Can you rewrite the stretch from the line containing "Which does [22,73]" through the end of the items, swapping "nearer" for "closer" and leaving everything else unchanged? Give only that stretch and omit the pictures.

════════

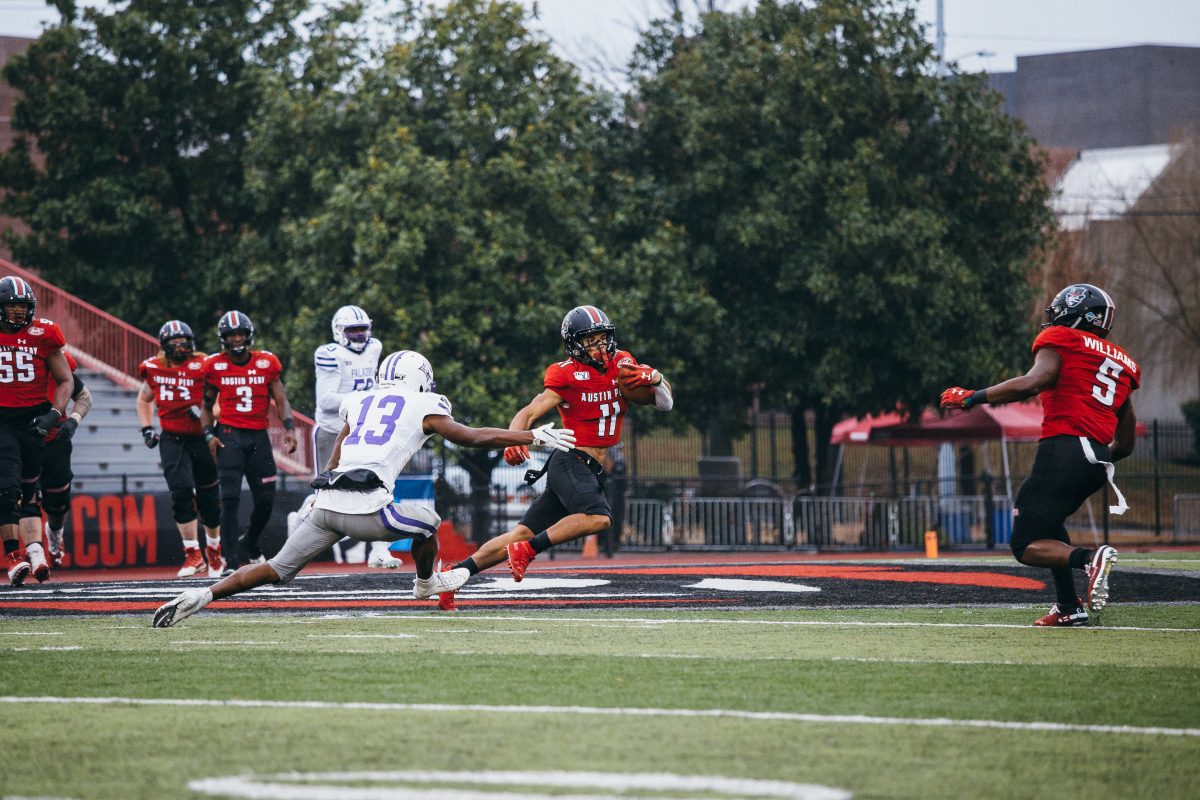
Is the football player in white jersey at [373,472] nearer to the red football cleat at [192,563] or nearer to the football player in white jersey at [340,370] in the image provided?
the football player in white jersey at [340,370]

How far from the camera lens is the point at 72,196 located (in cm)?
2759

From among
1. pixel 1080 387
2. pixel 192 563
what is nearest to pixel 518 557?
pixel 1080 387

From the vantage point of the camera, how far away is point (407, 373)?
9.25m

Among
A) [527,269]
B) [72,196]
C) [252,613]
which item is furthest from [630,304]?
[252,613]

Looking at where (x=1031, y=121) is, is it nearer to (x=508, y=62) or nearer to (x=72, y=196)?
(x=508, y=62)

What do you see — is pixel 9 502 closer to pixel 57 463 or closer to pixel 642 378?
pixel 57 463

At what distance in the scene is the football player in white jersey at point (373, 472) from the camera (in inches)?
338

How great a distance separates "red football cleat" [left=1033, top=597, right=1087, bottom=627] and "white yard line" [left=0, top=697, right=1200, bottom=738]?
3623 mm

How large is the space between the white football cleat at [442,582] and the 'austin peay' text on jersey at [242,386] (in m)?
4.49

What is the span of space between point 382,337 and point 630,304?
3.99m

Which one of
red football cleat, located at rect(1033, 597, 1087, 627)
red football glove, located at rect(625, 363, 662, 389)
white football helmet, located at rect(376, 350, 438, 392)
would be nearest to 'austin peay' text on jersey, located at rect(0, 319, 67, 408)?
white football helmet, located at rect(376, 350, 438, 392)

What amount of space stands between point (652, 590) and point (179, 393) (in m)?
5.18

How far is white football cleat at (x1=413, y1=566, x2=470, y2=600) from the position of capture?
9.64 meters

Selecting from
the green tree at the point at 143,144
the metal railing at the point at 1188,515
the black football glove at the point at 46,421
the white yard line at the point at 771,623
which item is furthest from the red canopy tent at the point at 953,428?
the black football glove at the point at 46,421
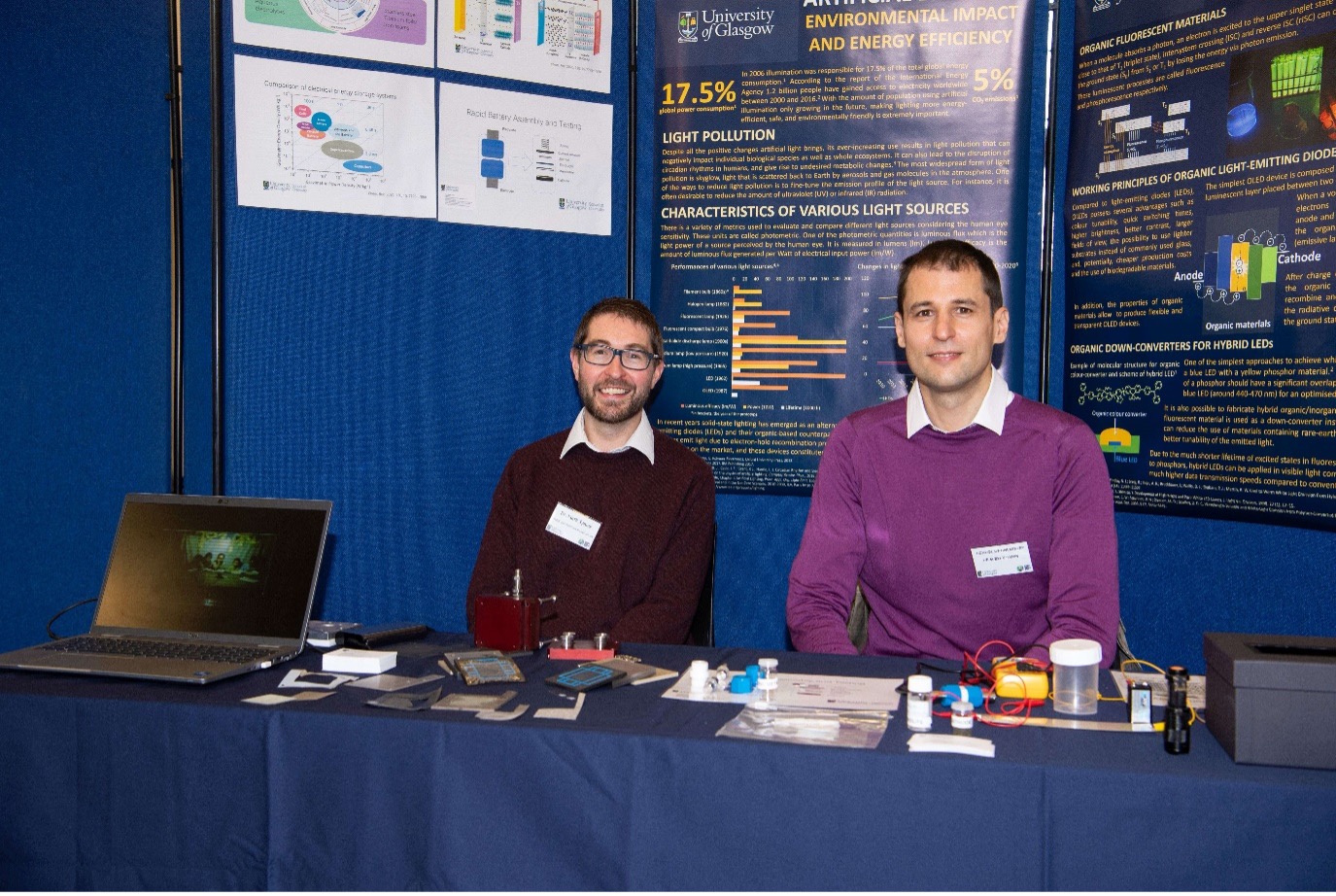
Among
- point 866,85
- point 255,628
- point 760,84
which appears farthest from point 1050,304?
point 255,628

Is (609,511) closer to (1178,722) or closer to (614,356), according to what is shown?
(614,356)

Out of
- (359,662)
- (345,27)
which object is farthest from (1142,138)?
(359,662)

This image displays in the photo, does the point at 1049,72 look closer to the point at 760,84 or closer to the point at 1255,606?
the point at 760,84

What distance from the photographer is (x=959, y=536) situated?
88.2 inches

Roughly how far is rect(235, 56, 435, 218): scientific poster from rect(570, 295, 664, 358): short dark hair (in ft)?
2.29

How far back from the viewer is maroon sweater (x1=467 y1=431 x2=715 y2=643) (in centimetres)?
254

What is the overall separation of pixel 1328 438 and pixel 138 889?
2662mm

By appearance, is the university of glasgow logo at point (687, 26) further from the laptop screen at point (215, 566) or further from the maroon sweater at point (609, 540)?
the laptop screen at point (215, 566)

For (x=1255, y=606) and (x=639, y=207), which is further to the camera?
(x=639, y=207)

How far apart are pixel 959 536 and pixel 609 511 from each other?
2.96 ft

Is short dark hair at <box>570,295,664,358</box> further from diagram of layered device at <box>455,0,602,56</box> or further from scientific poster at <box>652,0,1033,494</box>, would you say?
diagram of layered device at <box>455,0,602,56</box>

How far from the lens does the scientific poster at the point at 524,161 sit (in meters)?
3.08

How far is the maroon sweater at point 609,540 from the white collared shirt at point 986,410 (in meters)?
0.61

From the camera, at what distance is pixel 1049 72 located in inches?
115
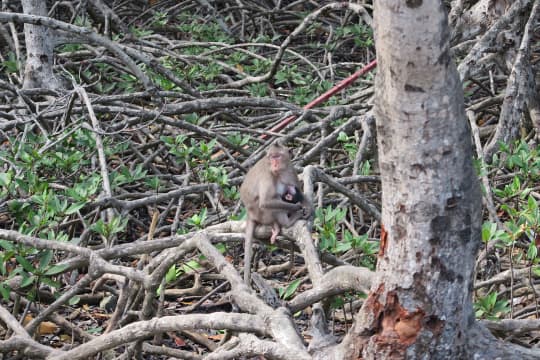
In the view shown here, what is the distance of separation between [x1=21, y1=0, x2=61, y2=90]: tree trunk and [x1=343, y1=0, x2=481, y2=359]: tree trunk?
3.71 meters

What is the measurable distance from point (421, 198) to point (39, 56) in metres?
3.87

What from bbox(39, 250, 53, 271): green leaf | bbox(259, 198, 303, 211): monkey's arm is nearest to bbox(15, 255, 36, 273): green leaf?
bbox(39, 250, 53, 271): green leaf

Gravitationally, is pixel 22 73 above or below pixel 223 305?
above

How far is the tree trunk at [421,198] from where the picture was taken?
2.00 metres

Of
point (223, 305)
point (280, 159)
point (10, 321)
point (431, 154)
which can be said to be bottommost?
point (223, 305)

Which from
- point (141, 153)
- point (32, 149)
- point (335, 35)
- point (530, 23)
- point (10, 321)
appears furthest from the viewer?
point (335, 35)

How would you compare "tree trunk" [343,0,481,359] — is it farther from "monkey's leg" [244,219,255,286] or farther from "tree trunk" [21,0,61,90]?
"tree trunk" [21,0,61,90]

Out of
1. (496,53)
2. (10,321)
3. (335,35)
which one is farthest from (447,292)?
(335,35)

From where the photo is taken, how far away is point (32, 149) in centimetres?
422

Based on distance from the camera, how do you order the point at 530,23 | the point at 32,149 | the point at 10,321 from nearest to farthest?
the point at 10,321
the point at 32,149
the point at 530,23

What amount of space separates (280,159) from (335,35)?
3.76 m

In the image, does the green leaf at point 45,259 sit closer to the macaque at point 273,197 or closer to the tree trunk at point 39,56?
the macaque at point 273,197

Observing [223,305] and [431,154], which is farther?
[223,305]

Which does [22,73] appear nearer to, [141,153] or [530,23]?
[141,153]
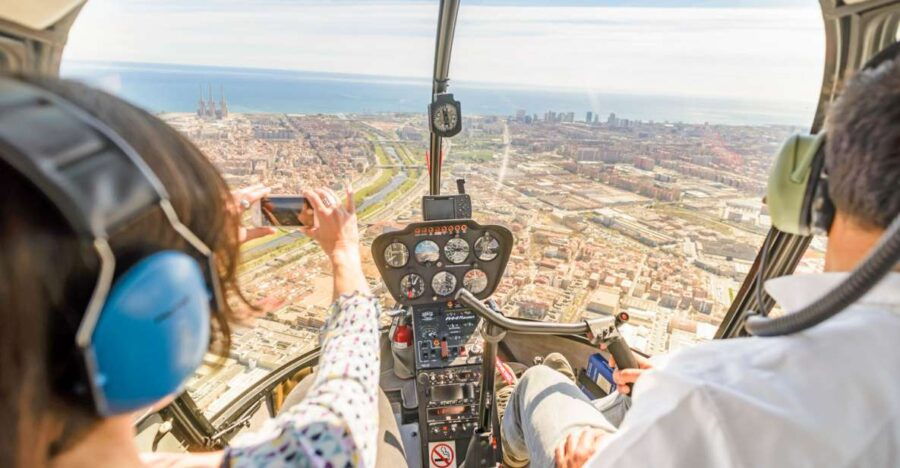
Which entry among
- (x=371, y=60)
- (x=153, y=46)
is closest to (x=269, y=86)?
(x=153, y=46)

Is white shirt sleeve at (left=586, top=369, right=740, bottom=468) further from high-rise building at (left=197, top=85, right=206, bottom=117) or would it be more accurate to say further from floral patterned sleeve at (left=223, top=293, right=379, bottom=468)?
high-rise building at (left=197, top=85, right=206, bottom=117)

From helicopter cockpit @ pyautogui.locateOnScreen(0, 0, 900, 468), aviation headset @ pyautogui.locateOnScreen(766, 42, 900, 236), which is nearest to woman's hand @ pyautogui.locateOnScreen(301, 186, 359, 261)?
helicopter cockpit @ pyautogui.locateOnScreen(0, 0, 900, 468)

════════

Response for this exercise >>
Which does [22,73] appear closer to, [141,153] or [530,23]?
[141,153]
Which entry among
- (x=371, y=60)
- (x=153, y=46)
is closest to (x=269, y=86)?
(x=153, y=46)

Is white shirt sleeve at (left=586, top=369, right=740, bottom=468) further from high-rise building at (left=197, top=85, right=206, bottom=117) or would it be more accurate to say further from floral patterned sleeve at (left=223, top=293, right=379, bottom=468)?
high-rise building at (left=197, top=85, right=206, bottom=117)

From helicopter cockpit @ pyautogui.locateOnScreen(0, 0, 900, 468), aviation headset @ pyautogui.locateOnScreen(766, 42, 900, 236), which is nearest to woman's hand @ pyautogui.locateOnScreen(301, 186, 359, 261)?
helicopter cockpit @ pyautogui.locateOnScreen(0, 0, 900, 468)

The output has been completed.